"Do not imagine that I seek your friendship by what I have done. All I wish is to take your life honorably."
Regnier threw away his sword, saying, "I will never strike at one who has saved my life."
"Very well!" Vessins replied, and left him, making him a present of the horse on which he rode.
The Bishop of Lisieux.
Though the commands which the king sent to the various provinces of France for the massacre were very generally obeyed, there were examples of distinguished virtue, in which Catholics of high rank not only refused to imbrue their own hands in blood, but periled their lives to protect the Protestants. The Bishop of Lisieux, in the exercise of true Christian charity, saved all the Protestants in the town over which he presided. The Governor of Auvergne replied to the secret letter of the king in the following words:
Noble replies to the king's decree.
"Sire, I have received an order, under your majesty's seal, to put all the Protestants of this province to death, and if, which God forbid, the order be genuine, I respect your majesty still too much to obey you."

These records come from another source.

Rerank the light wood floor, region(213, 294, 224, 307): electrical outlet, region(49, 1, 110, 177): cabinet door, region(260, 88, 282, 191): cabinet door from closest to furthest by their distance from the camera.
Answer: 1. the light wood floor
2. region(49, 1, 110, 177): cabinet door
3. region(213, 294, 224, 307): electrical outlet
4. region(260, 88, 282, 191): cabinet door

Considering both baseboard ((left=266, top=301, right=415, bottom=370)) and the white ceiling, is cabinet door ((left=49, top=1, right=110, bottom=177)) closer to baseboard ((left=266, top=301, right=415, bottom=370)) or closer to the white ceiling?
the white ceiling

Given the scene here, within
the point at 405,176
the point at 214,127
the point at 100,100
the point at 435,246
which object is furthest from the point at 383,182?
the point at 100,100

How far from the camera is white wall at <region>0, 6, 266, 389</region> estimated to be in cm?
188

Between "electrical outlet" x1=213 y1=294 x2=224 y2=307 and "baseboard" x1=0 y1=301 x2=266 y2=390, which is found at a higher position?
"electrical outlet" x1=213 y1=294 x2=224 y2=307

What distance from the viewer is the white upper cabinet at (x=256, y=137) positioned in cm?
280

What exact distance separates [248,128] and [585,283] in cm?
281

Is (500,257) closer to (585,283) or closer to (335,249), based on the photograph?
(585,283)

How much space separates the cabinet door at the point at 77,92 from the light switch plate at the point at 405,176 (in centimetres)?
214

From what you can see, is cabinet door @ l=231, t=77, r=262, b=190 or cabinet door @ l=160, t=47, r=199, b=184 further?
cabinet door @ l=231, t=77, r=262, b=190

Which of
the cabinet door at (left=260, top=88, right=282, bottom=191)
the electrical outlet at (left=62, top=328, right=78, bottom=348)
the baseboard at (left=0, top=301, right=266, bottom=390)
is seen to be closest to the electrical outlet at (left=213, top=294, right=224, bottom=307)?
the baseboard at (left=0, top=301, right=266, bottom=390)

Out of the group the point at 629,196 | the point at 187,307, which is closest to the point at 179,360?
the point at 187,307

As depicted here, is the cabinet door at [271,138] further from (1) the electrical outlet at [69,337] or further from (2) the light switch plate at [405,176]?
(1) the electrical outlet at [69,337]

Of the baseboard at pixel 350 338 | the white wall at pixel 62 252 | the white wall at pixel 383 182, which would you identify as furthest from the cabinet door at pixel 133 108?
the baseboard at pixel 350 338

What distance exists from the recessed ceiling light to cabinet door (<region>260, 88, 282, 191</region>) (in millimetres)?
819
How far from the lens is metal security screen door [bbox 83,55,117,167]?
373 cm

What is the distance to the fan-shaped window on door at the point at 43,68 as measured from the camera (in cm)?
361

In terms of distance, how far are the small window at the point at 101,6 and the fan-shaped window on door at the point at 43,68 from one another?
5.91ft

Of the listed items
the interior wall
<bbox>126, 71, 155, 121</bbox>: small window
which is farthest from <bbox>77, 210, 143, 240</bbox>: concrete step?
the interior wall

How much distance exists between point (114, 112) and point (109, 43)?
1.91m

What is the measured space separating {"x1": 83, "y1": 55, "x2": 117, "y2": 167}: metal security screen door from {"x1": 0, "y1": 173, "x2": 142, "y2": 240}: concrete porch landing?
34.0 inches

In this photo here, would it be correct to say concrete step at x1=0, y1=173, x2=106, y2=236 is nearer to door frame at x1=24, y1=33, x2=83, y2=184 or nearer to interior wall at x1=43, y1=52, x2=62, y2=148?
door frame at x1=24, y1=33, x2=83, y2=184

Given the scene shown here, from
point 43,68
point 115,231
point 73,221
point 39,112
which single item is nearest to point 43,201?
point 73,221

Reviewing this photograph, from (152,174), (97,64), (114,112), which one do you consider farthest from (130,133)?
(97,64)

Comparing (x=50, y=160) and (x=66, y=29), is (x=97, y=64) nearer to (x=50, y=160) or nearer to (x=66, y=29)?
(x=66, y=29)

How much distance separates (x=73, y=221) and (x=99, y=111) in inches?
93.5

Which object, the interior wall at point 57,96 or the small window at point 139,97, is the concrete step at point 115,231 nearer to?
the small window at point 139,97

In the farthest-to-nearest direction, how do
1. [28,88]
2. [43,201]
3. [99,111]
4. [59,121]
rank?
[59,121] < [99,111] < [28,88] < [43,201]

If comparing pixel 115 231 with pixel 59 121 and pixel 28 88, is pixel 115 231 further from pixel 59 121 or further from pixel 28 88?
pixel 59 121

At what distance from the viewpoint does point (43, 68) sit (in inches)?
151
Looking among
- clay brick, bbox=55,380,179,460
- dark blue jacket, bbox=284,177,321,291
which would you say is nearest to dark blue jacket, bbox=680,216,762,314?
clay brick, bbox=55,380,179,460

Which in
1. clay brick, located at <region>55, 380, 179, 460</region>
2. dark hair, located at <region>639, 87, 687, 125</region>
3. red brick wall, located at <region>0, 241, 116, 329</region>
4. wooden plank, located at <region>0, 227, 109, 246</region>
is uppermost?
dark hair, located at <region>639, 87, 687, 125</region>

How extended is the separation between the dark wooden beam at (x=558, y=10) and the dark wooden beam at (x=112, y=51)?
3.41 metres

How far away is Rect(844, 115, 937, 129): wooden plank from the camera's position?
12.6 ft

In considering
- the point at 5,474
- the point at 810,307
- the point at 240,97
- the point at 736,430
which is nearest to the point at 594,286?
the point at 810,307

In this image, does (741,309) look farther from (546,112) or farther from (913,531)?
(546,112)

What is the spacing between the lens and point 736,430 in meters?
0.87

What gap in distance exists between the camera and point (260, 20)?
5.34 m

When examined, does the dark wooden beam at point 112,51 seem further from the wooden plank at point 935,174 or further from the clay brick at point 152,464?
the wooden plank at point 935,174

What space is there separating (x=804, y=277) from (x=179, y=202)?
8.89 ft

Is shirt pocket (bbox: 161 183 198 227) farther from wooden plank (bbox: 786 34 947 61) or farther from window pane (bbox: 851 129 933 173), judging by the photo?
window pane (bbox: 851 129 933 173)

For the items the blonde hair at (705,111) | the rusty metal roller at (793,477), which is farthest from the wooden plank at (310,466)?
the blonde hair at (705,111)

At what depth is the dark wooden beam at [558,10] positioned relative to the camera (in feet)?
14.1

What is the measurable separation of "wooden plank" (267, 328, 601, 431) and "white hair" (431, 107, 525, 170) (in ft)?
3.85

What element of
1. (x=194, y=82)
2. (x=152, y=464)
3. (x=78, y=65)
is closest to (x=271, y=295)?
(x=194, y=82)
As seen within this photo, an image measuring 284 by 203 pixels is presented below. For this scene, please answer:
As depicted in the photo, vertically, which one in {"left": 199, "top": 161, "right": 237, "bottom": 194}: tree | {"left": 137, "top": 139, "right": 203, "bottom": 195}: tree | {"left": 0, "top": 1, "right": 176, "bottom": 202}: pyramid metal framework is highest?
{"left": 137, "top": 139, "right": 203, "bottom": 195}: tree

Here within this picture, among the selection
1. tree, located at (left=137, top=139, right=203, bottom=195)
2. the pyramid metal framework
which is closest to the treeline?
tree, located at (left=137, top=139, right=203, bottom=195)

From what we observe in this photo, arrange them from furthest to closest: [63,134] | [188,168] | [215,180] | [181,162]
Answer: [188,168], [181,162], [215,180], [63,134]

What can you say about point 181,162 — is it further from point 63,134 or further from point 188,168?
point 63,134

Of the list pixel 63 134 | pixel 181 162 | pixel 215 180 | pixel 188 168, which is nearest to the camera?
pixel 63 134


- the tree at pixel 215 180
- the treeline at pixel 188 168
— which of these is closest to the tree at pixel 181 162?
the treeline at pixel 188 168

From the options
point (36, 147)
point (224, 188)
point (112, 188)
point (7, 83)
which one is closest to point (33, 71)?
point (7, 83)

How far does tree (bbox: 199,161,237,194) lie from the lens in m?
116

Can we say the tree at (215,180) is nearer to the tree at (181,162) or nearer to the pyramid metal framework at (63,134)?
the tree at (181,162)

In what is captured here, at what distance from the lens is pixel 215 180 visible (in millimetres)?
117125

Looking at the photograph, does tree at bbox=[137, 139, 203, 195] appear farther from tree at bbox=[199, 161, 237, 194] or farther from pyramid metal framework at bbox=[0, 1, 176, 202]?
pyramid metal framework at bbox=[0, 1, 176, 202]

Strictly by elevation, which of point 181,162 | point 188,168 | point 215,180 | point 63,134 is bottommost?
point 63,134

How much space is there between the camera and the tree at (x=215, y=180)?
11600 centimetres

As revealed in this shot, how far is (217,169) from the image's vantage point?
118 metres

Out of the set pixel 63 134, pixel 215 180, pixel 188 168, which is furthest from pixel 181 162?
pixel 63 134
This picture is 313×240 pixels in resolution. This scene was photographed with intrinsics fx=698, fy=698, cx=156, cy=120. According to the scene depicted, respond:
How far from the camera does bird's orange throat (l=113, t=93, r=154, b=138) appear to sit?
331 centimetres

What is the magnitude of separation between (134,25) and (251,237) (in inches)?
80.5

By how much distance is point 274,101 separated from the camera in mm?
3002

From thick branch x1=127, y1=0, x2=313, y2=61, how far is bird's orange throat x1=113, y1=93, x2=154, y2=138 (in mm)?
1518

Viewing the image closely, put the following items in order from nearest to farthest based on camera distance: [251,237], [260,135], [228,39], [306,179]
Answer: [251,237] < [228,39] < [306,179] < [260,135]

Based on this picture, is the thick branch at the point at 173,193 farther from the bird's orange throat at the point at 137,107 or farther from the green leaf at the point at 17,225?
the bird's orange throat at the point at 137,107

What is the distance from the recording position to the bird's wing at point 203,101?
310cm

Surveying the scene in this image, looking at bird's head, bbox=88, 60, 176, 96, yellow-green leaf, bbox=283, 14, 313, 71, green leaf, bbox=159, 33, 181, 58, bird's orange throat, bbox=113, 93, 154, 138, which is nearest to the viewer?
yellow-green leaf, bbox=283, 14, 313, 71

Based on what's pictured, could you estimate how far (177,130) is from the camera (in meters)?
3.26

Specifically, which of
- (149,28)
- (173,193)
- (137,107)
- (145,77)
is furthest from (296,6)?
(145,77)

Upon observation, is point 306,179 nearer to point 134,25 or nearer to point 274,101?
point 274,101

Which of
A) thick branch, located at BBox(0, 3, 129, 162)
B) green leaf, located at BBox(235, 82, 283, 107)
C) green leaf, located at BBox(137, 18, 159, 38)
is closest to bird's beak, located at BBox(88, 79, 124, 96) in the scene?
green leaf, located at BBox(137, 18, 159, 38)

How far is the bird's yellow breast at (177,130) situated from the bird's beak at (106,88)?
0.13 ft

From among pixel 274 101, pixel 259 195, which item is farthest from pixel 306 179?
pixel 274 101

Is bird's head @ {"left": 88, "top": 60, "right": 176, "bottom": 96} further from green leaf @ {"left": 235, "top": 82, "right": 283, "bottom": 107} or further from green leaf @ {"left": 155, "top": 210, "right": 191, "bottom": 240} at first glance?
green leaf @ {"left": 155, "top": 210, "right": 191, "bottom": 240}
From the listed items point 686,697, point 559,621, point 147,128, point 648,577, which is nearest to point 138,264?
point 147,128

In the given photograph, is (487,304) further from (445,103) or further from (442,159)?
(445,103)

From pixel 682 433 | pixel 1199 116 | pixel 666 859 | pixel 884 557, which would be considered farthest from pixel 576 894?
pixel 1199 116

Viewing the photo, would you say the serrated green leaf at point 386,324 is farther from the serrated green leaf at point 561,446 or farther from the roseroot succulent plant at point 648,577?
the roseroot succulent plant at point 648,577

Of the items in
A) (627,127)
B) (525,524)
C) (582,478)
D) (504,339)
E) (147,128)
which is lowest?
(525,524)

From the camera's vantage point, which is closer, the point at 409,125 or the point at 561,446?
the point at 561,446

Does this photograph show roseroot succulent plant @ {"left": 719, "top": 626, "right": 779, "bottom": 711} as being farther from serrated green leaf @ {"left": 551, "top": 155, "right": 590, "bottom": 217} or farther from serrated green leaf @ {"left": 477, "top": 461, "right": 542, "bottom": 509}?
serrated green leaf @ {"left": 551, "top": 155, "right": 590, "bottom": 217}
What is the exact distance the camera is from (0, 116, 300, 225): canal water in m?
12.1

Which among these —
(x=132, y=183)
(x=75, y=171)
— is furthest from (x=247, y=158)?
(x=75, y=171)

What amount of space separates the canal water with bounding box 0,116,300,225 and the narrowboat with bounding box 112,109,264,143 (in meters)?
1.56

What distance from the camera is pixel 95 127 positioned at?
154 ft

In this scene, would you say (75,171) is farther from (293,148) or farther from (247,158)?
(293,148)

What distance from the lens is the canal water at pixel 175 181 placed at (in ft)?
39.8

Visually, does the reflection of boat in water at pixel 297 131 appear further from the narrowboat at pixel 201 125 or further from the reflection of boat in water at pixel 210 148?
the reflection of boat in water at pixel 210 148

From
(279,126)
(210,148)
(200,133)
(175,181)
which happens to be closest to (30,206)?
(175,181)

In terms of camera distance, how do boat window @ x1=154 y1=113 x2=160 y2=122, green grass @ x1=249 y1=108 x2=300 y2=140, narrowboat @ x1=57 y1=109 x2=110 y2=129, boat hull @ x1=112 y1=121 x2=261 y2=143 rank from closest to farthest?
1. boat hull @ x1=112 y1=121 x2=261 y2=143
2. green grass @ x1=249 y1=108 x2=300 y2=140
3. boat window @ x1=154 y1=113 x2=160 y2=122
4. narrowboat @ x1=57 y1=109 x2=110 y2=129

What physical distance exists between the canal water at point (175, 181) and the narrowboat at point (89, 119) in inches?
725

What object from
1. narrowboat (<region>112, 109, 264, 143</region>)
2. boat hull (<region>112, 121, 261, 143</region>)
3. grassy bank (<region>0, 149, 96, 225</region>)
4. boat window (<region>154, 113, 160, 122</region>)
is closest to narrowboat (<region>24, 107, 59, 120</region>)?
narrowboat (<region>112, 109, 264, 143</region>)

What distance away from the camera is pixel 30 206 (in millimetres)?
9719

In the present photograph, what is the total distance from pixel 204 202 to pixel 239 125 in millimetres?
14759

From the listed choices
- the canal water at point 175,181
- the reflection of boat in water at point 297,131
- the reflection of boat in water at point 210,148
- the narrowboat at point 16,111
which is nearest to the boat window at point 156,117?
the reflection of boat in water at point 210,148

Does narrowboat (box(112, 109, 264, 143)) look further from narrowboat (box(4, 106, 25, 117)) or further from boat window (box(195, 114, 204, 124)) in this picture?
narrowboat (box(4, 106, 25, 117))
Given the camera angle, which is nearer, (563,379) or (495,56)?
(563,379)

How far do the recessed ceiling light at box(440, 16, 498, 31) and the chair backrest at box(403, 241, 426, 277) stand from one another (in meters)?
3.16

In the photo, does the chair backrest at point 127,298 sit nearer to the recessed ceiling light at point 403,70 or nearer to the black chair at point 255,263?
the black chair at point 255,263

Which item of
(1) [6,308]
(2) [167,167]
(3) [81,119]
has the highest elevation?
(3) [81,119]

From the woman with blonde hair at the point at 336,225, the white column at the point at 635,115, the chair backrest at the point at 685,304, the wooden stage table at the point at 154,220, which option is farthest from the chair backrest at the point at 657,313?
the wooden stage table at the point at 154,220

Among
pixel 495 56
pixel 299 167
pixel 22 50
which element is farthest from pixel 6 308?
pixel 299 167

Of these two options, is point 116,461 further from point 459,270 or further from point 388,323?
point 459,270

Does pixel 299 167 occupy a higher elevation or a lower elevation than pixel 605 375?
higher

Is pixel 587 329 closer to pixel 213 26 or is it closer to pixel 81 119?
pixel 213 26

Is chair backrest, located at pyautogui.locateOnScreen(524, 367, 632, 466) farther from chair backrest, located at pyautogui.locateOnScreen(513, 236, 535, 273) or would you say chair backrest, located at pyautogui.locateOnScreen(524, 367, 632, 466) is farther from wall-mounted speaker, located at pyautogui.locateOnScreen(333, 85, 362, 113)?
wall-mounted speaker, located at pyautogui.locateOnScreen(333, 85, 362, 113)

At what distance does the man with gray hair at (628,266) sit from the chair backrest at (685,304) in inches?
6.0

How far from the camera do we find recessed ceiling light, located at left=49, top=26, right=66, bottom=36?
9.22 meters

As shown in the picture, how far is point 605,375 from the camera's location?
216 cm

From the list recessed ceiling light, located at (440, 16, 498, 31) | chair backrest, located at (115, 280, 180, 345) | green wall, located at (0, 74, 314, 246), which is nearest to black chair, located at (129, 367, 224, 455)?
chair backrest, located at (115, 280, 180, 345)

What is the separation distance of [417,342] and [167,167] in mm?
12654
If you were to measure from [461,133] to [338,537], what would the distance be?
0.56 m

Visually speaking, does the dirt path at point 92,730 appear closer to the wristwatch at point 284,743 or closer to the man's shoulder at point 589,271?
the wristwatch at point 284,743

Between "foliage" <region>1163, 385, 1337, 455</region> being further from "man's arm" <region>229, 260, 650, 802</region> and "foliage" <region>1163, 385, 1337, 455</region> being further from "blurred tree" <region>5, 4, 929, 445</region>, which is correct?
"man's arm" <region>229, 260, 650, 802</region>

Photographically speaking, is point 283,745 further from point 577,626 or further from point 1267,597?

The king had sent a similar order to the commandant at Bayonne, the Viscount of Orthez. The following noble words were returned in reply:
"Sire, I have communicated the commands of your majesty to the inhabitants of the town and to the soldiers of the garrison, and I have found good citizens and brave soldiers, but not one executioner; on which account, they and I humbly beseech you to employ our arms and our lives in enterprises in which we can conscientiously engage. However perilous they may be, we will willingly shed therein the last drop of our blood."
Both of these noble-minded men soon after very suddenly and mysteriously died. Few entertained a doubt that poison had been administered by the order of Charles.